I haven’t posted here for a while because what I’m going through at the moment is really rough and I didn’t know how to put it into words.

Those of you who keep an eye on the postings on this forum will know that I never got on with my DIL right from the start. I was always respectful of their marriage though and thought that DS had found a support in her and was proud of what they had achieved together, 2 kids, nice house everything in the garden just wonderful!!

I was wrong. My DS has left her two months ago though he is still closely involved with the children and looks after her financially. He is with the children 3 days a week and works 60 hours a week, so I believe, without being too biased, that he takes his responsibilities very seriously indeed. He said that he could not live with her any longer, and thinks that the children will be happier in the long run because they do not have to live in a house where the parents are not happy together. My DH and I have to believe him and respect his decision even though we always believed that marriage is for life and thought our children would too.

We got on with the other GP and want to have a good relationship with them for the sake of the GC. As we don’t live close I went to see the family for a fortnight last month to see how things were and also to be with the GC and the other GP. I had to go on my own because DH is still working, now I wish I hadn’t. This visit has been a total disaster, because the other GP wanted me to talk my DS into going back to their DD - something I had no inclination or indeed power to do. My relationship with DIL turned from bad to worse because she accuses us, my DS and me of not caring enough and not being around when we should have been around. We believe that the marital problems they had are their own and we do not interfere.

• • • • •

Short exercise 1: Collect every line in the rows that contains the string "bare", copying each one in full. Matches must have the same uppercase and lowercase letters.
Short exercise 2: Carry on the forum post about the son's separation, starting right after its last sentence.
The forum post and the rows come from separate places.

• • • • •

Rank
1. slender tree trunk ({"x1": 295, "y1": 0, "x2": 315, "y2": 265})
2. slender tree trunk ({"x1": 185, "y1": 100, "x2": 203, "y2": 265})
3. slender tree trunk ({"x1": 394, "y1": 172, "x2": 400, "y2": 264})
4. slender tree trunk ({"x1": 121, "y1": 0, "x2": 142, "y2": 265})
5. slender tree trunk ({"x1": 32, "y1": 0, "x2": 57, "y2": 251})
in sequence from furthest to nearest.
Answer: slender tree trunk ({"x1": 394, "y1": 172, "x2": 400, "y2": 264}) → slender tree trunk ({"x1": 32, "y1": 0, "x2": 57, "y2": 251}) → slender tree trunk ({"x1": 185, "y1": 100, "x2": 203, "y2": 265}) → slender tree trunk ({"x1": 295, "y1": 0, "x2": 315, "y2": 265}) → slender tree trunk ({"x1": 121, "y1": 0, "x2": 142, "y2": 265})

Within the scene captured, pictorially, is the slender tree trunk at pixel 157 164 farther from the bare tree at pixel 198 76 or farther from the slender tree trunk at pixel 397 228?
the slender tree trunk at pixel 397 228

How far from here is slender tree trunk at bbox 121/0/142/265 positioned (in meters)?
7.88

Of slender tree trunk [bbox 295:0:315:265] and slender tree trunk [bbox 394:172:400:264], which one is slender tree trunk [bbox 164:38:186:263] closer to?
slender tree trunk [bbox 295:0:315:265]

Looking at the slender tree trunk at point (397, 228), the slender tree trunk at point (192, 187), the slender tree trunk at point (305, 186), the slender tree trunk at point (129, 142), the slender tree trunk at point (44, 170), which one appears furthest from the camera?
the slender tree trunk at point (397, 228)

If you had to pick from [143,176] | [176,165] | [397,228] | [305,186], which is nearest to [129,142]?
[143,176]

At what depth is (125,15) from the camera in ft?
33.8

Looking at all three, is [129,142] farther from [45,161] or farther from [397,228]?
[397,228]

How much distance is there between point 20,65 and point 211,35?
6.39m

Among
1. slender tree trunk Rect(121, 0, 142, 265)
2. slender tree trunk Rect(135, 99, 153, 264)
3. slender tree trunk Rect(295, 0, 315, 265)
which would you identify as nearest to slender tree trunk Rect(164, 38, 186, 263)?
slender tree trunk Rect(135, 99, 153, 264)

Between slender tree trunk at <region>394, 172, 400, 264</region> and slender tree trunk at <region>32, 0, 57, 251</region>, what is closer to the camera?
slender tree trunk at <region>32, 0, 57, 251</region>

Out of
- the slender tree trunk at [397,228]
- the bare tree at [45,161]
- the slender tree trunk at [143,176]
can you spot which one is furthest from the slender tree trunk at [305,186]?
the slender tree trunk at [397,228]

• • • • •

Written response 1:
Within the scene captured, pictorially, is the slender tree trunk at pixel 157 164 farther from the bare tree at pixel 198 76 or farther from the slender tree trunk at pixel 397 228?
- the bare tree at [45,161]

Written response 2:
During the 14 days I spent near them I saw the GC once – and only because it was an emergency and nobody was available. I saw my son twice to talk to him about the change in the situation. He seemed distant but explained well why he left.  On my last day the DIL asked me to come to see the GC which I would have done, even though I had my doubts about being alone with her and the GC, as I thought she may accuse me in front of them. Fate had it that my train was delayed for 5 hours, so I couldn’t see them after all.

My worry is now and I like to have some advice on this from this forum. I do feel really sorry for my DIL and the pain she must endure now and I would like to extend the hand of friendship and indeed express female loyalty and let bygones be bygones but at the same time I need to be aware that more friendliness on my part may be misinterpreted and I will be abused even more. I’m in a really bad situation because I may not see my GC in the future or only see them when DS has them. So what can I do now, be nice to her no matter how bad she treats me or take the risk? The other GP are now disappointed in me because I could not wave the magic wand.

I do know that it is early days and things may fall into place somehow. But for now I’m heartbroken. I envisaged many problems to affect my happiness but never this one and the worry about the small children is huge.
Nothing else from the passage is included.